Speech is a uniquely convenient physiological modality for cognitive monitoring: it requires no body-worn sensor, only a microphone.

Cognitive Relevance

Stress and cognitive load manifest in measurable acoustic characteristics of speech - changes that occur involuntarily in the speaker's voice regardless of the verbal content:

Acoustic Feature	Mechanism	Cognitive / Physiological Association
Fundamental frequency (F0 / pitch)	Increased vocal fold tension under sympathetic arousal	Rises with stress and emotional arousal
Speech rate	Accelerates under time pressure (temporal demand); slows with cognitive fatigue	Faster rate → high temporal demand; slower rate → fatigue or confusion
Energy / loudness	Increased muscular effort under arousal	Increases with stress and urgency
MFCC features	Mel-Frequency Cepstral Coefficients capture vocal tract shape	Sensitive to vocal tract tension patterns under stress
Jitter	Micro-perturbations in pitch (cycle-to-cycle frequency variation)	Increases with physiological stress and fatigue
Shimmer	Micro-perturbations in amplitude	Increases with physiological stress
Vocal tremor	Low-frequency oscillations in pitch and amplitude	Stress, anxiety, and extreme cognitive load
Pause duration and frequency	Hesitations reflect working memory load and planning difficulty	Longer, more frequent pauses → higher cognitive demand

These para-linguistic features are distinct from the content of speech - what matters is how the words are spoken, not what is said. This separation allows cognitive monitoring from speech even in contexts where content cannot be recorded for privacy reasons.

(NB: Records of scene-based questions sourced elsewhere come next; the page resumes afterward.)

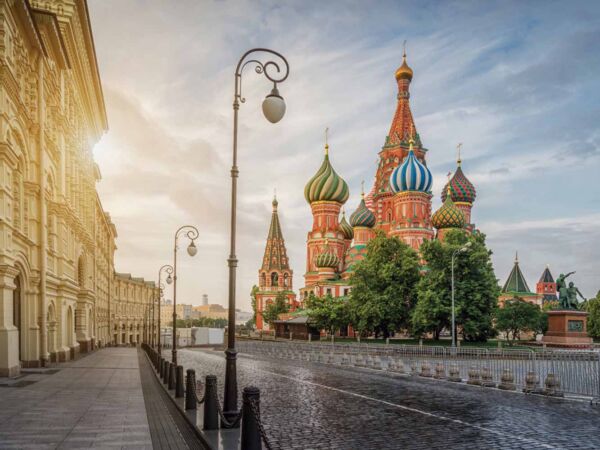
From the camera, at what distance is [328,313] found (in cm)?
5738

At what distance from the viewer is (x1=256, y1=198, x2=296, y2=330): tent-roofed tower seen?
96.8 meters

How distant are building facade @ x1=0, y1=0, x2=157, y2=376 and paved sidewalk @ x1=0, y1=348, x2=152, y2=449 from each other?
2.70 meters

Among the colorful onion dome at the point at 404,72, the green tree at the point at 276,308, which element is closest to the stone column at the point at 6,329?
the green tree at the point at 276,308

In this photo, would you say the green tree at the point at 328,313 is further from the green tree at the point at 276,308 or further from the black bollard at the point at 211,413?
the black bollard at the point at 211,413

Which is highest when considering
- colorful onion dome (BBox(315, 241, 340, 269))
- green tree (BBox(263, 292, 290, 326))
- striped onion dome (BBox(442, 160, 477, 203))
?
striped onion dome (BBox(442, 160, 477, 203))

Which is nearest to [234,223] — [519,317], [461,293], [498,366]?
[498,366]

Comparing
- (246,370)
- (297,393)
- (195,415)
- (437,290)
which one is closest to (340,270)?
(437,290)

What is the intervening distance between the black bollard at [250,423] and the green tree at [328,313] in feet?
159

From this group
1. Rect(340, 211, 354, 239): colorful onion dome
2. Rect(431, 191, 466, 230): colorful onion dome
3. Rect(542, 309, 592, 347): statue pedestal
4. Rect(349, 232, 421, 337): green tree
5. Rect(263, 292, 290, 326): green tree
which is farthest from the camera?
Rect(263, 292, 290, 326): green tree

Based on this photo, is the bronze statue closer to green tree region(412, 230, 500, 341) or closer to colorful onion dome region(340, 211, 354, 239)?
green tree region(412, 230, 500, 341)

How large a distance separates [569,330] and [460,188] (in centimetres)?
4276

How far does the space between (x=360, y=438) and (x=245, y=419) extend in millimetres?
3650

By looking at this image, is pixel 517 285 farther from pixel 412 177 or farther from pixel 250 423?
pixel 250 423

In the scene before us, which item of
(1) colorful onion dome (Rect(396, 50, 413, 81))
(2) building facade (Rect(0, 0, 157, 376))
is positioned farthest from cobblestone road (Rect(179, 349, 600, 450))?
(1) colorful onion dome (Rect(396, 50, 413, 81))
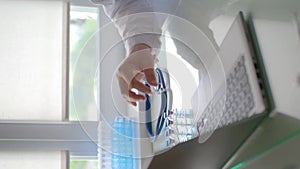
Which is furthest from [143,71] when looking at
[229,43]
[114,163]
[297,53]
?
[114,163]

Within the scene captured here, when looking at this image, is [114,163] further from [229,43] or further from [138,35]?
[229,43]

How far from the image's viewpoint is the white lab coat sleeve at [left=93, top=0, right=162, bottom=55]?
60 centimetres

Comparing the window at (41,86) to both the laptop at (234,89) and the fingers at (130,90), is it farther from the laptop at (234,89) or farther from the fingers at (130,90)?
the laptop at (234,89)

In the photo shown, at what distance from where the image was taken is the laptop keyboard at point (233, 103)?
0.39 m

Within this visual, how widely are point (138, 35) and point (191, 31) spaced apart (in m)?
0.11

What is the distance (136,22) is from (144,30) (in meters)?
0.03

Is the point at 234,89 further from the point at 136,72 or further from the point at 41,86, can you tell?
the point at 41,86

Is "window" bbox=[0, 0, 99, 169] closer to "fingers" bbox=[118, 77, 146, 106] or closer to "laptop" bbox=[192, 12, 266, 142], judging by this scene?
"fingers" bbox=[118, 77, 146, 106]

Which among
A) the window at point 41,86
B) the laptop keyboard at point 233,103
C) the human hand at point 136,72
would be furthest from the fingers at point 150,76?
the window at point 41,86

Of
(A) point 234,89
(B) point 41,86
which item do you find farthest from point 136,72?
(B) point 41,86

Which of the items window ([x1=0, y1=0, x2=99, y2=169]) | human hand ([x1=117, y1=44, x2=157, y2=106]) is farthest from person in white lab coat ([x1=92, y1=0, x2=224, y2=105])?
window ([x1=0, y1=0, x2=99, y2=169])

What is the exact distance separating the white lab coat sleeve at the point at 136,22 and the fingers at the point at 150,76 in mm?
33

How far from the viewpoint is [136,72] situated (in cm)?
58

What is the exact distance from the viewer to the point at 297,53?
0.32 m
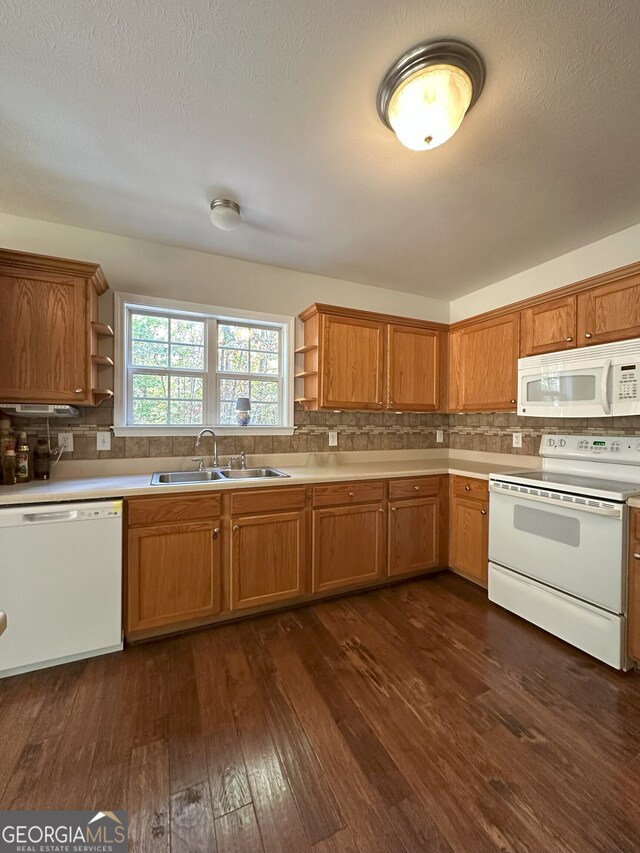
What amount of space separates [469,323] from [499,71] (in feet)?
6.55

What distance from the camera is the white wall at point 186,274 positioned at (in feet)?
7.42

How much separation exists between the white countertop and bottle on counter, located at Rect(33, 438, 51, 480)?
73 millimetres

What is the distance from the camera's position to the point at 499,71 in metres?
1.23

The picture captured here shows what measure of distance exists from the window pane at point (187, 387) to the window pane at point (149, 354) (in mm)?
149

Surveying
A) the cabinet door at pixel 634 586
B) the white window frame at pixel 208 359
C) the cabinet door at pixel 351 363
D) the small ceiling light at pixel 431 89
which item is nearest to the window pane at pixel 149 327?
the white window frame at pixel 208 359

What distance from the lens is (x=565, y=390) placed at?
2303 millimetres

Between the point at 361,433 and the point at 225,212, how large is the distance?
202 centimetres

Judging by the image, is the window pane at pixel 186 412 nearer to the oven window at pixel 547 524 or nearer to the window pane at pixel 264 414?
the window pane at pixel 264 414

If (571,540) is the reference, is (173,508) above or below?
above

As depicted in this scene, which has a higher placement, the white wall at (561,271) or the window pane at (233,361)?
the white wall at (561,271)

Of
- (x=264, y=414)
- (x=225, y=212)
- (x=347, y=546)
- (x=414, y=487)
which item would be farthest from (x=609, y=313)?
(x=264, y=414)

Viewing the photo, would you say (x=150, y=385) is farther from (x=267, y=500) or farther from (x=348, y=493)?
(x=348, y=493)

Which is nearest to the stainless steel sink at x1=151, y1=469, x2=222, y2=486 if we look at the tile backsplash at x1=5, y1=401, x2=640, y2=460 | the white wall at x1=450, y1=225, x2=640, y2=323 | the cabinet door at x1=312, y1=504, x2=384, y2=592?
the tile backsplash at x1=5, y1=401, x2=640, y2=460

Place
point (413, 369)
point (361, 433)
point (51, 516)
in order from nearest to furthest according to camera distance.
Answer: point (51, 516) < point (413, 369) < point (361, 433)
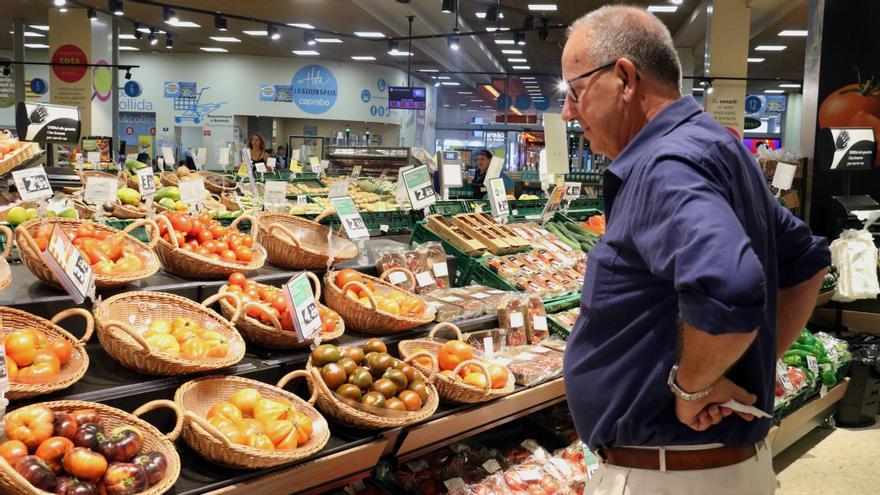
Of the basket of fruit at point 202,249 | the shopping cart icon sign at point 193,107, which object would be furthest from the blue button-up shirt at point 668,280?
the shopping cart icon sign at point 193,107

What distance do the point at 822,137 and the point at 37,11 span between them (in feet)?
49.4

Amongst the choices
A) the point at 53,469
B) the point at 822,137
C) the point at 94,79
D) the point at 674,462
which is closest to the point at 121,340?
the point at 53,469

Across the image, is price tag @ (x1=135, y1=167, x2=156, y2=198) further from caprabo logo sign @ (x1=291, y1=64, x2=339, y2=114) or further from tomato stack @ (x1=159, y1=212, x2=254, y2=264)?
caprabo logo sign @ (x1=291, y1=64, x2=339, y2=114)

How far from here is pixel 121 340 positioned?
2.49 metres

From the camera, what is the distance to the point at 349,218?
3820 millimetres

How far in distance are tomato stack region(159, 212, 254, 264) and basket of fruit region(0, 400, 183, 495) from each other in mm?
1243

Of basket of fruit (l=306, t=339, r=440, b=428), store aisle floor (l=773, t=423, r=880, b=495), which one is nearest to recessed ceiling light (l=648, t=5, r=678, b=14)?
store aisle floor (l=773, t=423, r=880, b=495)

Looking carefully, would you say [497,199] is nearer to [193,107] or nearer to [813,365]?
[813,365]

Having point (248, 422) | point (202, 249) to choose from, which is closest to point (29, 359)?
point (248, 422)

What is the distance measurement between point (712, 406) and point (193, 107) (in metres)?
21.2

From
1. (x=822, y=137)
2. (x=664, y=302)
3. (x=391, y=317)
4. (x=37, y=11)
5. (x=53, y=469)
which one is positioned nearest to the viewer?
(x=664, y=302)

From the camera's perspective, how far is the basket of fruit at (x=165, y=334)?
2508 millimetres

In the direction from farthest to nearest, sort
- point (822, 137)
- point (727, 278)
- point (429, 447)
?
point (822, 137)
point (429, 447)
point (727, 278)

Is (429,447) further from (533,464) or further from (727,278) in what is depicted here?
(727,278)
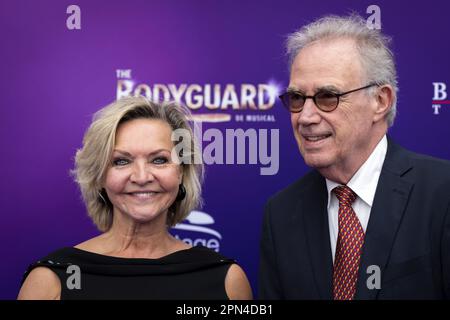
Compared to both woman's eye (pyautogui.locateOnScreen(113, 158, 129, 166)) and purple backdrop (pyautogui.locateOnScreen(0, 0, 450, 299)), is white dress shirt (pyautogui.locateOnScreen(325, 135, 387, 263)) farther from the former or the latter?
purple backdrop (pyautogui.locateOnScreen(0, 0, 450, 299))

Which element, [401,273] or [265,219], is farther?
[265,219]

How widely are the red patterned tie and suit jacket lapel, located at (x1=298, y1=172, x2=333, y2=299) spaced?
0.03 metres

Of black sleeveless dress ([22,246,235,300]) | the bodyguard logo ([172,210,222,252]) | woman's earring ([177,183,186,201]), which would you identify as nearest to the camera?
black sleeveless dress ([22,246,235,300])

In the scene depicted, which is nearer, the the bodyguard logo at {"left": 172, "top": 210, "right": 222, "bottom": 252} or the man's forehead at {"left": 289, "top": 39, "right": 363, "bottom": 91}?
the man's forehead at {"left": 289, "top": 39, "right": 363, "bottom": 91}

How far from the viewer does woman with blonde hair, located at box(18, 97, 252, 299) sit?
2.74 meters

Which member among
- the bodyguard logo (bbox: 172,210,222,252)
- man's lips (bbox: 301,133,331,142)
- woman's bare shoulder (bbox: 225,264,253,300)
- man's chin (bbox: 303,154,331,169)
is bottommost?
woman's bare shoulder (bbox: 225,264,253,300)

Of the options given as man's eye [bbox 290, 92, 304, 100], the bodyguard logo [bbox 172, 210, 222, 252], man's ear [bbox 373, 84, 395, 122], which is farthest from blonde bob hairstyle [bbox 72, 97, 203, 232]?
the bodyguard logo [bbox 172, 210, 222, 252]

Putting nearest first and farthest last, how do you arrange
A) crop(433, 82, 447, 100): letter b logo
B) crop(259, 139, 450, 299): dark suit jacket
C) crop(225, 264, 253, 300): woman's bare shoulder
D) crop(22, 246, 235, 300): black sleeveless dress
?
crop(259, 139, 450, 299): dark suit jacket → crop(22, 246, 235, 300): black sleeveless dress → crop(225, 264, 253, 300): woman's bare shoulder → crop(433, 82, 447, 100): letter b logo

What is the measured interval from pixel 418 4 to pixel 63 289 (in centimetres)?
263

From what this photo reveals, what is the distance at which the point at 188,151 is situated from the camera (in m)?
2.92

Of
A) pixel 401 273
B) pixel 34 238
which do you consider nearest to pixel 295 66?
pixel 401 273

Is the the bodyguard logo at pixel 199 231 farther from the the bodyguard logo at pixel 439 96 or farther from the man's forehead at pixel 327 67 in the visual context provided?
the man's forehead at pixel 327 67

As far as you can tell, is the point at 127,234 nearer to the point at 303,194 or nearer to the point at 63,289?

Role in Brain Foundation Models

Speech is a hybrid modality for the Brain FM: large general-purpose speech pre-training corpora exist (LibriSpeech, Common Voice), but these contain no cognitive state labels and may differ acoustically from domain-specific operational communications. Direct SSL pre-training on in-domain speech is feasible but requires collecting domain-specific labelled data.

The most tractable approach is:

Pre-train a speech encoder on large general ASR corpora (wav2vec 2.0, HuBERT) to extract robust acoustic representations.
Fine-tune the encoder on labelled in-domain speech segments with NASA-TLX or stress labels.
Optionally align the speech encoder with the EEG encoder in the shared latent space for cross-modal fusion.